L’ indagine – condotta dagli investigatori  del  Servizio per il Contrasto all’Estremismo e Terrorismo Esterno della DCPP/UCIGOS e della Digos di Latina  –  coordinata dalla Procura della Repubblica di Roma, è nata dalla segnalazione arrivata dal Federal Bureau Investigation americano, di un profilo Telegram attivo nella propaganda per l’organizzazione terroristica “Stato islamico”. Gli accertamenti eseguiti hanno poi portato alla donna  residente a Latina che “attraverso il suo account – spiegano dalla Questura – rivolgeva inviti a utenti di gruppi attivi nel web riconducibili allo stato islamico a compiere attentati, con dettagliate indicazioni sulle possibili modalità di esecuzione e istruzioni per la fabbricazione di esplosivi”.

Gli ulteriori approfondimenti della polizia giudiziaria hanno confermato la contiguità dell’indagata agli ambienti del radicalismo islamico, pertanto la Procura della Repubblica di Roma ha disposto una perquisizione domiciliare eseguita ieri nel corso della quale sono stati sequestrati telefoni,  pc e supporti informatici.

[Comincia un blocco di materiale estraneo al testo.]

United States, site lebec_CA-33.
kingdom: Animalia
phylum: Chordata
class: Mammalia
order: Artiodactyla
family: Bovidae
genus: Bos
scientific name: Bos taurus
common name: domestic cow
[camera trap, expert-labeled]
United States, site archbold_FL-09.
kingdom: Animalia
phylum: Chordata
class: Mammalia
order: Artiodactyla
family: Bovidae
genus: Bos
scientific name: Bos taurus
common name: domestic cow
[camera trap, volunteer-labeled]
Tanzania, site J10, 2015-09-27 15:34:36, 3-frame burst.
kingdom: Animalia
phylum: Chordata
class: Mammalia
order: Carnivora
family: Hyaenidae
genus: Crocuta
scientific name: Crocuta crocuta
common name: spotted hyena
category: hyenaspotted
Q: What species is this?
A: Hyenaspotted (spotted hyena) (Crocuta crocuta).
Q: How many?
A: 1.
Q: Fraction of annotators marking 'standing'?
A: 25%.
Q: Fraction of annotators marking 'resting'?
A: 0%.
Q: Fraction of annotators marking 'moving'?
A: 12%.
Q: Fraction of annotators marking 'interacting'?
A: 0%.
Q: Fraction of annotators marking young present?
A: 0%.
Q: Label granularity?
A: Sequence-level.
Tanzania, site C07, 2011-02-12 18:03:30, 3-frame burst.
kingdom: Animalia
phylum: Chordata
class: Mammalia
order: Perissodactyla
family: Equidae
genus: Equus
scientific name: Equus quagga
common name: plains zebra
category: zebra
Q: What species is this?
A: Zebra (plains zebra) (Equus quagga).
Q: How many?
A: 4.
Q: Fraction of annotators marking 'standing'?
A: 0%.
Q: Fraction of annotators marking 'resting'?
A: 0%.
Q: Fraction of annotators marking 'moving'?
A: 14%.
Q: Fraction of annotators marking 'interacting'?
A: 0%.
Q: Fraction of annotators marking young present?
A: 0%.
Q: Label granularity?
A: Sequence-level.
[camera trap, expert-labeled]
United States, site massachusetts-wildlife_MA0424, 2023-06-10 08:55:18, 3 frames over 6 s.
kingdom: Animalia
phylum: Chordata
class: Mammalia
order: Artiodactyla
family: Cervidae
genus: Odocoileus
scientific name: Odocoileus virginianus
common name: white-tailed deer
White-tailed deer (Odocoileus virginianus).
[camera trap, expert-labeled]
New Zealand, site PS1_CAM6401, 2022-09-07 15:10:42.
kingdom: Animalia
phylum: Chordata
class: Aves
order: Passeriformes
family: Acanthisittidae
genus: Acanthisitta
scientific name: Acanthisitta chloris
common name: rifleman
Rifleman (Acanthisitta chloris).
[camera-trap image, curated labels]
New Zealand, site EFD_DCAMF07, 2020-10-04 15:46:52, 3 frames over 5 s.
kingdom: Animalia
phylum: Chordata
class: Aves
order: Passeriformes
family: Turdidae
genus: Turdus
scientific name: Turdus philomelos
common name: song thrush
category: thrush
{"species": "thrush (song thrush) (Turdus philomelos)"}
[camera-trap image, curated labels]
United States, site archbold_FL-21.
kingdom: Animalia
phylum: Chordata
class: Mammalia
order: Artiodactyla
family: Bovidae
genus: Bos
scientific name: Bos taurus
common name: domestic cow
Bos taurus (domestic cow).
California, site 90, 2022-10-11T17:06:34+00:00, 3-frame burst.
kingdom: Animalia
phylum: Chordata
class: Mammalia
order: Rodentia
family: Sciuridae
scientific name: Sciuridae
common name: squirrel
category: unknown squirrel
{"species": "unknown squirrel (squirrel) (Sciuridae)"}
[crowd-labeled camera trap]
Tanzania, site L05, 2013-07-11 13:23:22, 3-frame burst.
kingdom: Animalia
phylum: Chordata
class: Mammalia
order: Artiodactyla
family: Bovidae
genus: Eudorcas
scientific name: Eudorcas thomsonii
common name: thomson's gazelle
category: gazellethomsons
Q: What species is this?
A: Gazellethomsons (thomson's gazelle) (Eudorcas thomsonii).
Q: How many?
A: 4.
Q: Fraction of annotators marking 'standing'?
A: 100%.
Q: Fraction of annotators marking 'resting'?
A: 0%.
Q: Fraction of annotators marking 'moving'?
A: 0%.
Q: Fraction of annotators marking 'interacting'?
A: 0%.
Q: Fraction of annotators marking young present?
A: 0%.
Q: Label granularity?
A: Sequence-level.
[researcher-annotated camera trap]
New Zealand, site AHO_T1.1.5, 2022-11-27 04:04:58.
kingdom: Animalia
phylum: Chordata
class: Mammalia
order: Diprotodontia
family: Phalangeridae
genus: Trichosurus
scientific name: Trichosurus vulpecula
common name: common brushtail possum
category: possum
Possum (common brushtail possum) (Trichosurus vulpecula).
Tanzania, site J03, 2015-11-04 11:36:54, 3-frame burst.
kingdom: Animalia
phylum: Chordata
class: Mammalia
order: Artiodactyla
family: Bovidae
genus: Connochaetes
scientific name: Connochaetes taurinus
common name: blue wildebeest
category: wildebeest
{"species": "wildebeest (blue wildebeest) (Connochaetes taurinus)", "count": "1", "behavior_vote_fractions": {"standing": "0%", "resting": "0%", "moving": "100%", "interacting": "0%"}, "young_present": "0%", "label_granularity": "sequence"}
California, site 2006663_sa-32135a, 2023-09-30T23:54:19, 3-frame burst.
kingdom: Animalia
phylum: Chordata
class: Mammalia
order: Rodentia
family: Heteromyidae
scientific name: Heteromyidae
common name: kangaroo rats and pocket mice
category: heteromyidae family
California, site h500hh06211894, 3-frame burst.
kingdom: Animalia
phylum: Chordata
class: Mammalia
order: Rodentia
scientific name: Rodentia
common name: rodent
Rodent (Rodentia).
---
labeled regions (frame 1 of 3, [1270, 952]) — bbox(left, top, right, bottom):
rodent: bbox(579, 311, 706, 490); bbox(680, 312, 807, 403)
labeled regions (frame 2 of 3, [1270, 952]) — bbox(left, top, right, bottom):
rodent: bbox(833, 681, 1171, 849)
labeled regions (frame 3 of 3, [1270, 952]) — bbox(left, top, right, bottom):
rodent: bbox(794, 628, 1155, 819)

“Sebbene la donna non sia stata collaborativa nel fornire le password di accesso, una prima verifica sui contenuti dei dispositivi informatici sequestrati, resa possibile attraverso l’opera di decriptazione effettuata da personale specializzato della Direzione Centrale della Polizia di Prevenzione – spiegano ancora dalla Questura di Latina – ha permesso di constatare come l’indagata fosse dedita a una vera e propria attività di tutoring in materia di confezionamento di esplosivi, divulgando a utenti della rete simpatizzanti di Isis dettagliate istruzioni – da lei stessa prodotte – su come costruire ordigni, oltre a inviti a commettere azioni violente indicandone anche le diverse possibili modalità”.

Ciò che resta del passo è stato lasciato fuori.